1981年、東京大学法学部卒業後、日本興業銀行(現みずほ銀行)に入行。主に調査関連部署に勤務した後、2005年に銀行を退行して久留米大学へ。著書に『増補改訂 よくわかる日本経済入門』(朝日新書)、『老後破産しないためのお金の教科書』(東洋経済新報社)、『世界でいちばんやさしくて役立つ経済の教科書』(宝島社)、『なんだ、そうなのか! 経済入門』(日本経済新聞出版社)など多数。

(John Holcroft/GettyImages)

 各種報道によれば、昨年度の税収が58兆円を上回った模様です。リーマンショック当時の5割り増しであり、アベノミクス直前と比べても3割以上も増えています。これは、素晴らしいことです。

 図を見ると、最近のみならず、過去20年以上にわたって、名目GDPが少し増減しただけで、税収が大きく増減していることが読み取れます。税収は右メモリですから、ちょうど名目GDPの1割程度であることがわかります。通常であれば、景気を示すのは実質GDPですが、物価が大きく変動しているわけではないので、ここでは税収と比較する意味で名目GDPを使っています。

 余談ですが、メモリがゼロからはじまっていないグラフは増減が大きく見えますので、「左軸はゼロから始まり、右軸だけ途中から始まっているグラフ」を使って読み手を騙そうとする筆者もいますので、要注意です。もちろん筆者は、そんなことはしませんが(笑)。
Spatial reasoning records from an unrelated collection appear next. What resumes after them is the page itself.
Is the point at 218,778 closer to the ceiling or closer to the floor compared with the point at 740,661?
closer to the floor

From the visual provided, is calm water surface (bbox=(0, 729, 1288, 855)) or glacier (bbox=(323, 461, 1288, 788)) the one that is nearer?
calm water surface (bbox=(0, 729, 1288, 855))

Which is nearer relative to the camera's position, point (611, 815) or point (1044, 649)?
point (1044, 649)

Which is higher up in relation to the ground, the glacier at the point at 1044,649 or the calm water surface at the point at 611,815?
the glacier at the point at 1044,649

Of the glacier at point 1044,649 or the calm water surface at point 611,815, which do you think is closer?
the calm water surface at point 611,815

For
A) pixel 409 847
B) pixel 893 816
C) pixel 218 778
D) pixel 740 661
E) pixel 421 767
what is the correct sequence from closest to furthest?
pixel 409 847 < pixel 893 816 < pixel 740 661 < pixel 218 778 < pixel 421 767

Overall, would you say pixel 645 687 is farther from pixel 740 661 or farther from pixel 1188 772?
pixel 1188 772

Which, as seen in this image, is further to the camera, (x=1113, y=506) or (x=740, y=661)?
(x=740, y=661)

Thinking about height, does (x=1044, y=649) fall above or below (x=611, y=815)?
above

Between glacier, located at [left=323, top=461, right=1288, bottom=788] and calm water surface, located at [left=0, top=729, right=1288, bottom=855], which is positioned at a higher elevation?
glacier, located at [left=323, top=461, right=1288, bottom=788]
 税収の主なものは、所得税、消費税、法人税です。所得税は、景気が拡大して人々の所得が増えれば、所得が増えた以上に税収が増えます。所得税の額は所得額に税率を掛けて求めるのですが、所得が増えると適用される税率が高くなっていくからです。こうした税率の決め方を「累進課税」と呼びます。

 景気が拡大を続けて株価が上昇すれば、株式の譲渡益からの税収も増加することが期待されます。企業の利益が増えて配当が増えれば、配当にかかる税金も増えるでしょう。

 法人税にも大きな期待がかかります。法人税は利益に課税されるものですが、利益の増減は売り上げの増減より遥かに大幅だからです(理由は補論参照)。企業の売り上げが3割増えることは非常に珍しいですが、利益が3割増えることはそれほど珍しくないのです。

 消費税は名目GDPの中の個人消費と同じ動きをするだけですが、それでも景気と関係が深いと言えそうです。というのは、2014年に消費税率が引き上げられたことで税収が大幅に増えたわけですが、それは「消費税率を引き上げても腰折れしないほど景気が強くなっていた」ことが原因だと言えるからです。

 いまひとつ、景気が拡大すると物価に上昇圧力がかかります。これが税収に及ぼす影響も大きなものが期待できます。物価が上がれば企業の利益が増えるでしょう。売り上げと仕入れが増加する一方で、減価償却は過去の安かった設備投資の額を反映したまま増えないからです。インフレによって賃金に上昇圧力がかかれば、サラリーマンの所得税も累進課税で増えていくはずです。

 このように、「景気は税収という金の卵を産む鶏」ですから、財政再建を焦って無理な緊縮財政で景気を殺してしまわないことが重要です。

 景気拡大が歳出を減らす効果も、忘れてはなりません。景気が回復すれば、景気対策としての公共投資等が不要になります。生活保護や失業手当の申請も減るでしょう。こちらは、財政収支への影響にとどまらず、国民の自尊心や生き甲斐といった精神面でのメリットも大きそうです。

 景気は、拡大を始めるとそのまま拡大していく力が働きます。売れる→作る→雇う→給料増→消費増、生産増→生産力増強設備投資→設備機械販売増、等々の好循環が働くからです。したがって、景気拡大時には無理な増税などをせずに事態の推移を静かに見守っていれば良いのです。しばらくすると、インフレの懸念が出てきますから、そうなった時に「金融引き締めではなく、増税で景気の過熱を抑え、インフレを予防」すれば良いのです。

 日本政府は巨額の借金を抱えていますから、インフレ防止のために金利を引き上げるのは避けたい所でしょう。そこで、増税でインフレを予防するのです。通常は、増税は時間がかかるので、機動的なインフレ対策ができないと言われていますが、昨今の日本経済を見ていると、景気の拡大が緩やかで、それがインフレ率を押し上げるまでには相当長い時間がかかりそうなので、増税で対応することは十分可能なように思われます。

 安倍政権は、もともと財政再建にあまり熱心ではなさそうですし、「骨太の方針」も性急な緊縮財政を良しとしない姿勢でしたので、まずは一安心という所ですが、今後の推移を注目したい所です。

(補論)景気回復で企業収益が大きく増えるメカニズム

 企業の利益は、売り上げから費用を引いたものですが、費用には2通りあります。売り上げと関係なく必要な費用(正社員の給料など)と、売り上げが増えると費用も増えるもの(材料費など)です。前者を固定費、後者を変動費と呼びます。

 景気が悪い時は、正社員が暇にしていますが、景気が回復してくると、正社員が忙しく働くようになります。その間、売上高は増えますが人件費は増えず、材料費が増えるだけなので、利益は大幅に増えるのです。不景気だった前年の利益は小さかったでしょうから、増益率は驚くほど高くなる場合もあります。

 人々が景気の回復を実感していない時に大幅な増益になると、株価が大きく上がるかもしれません。人より早く景気の回復を予想できると、株式投資にも役立つかもしれませんね。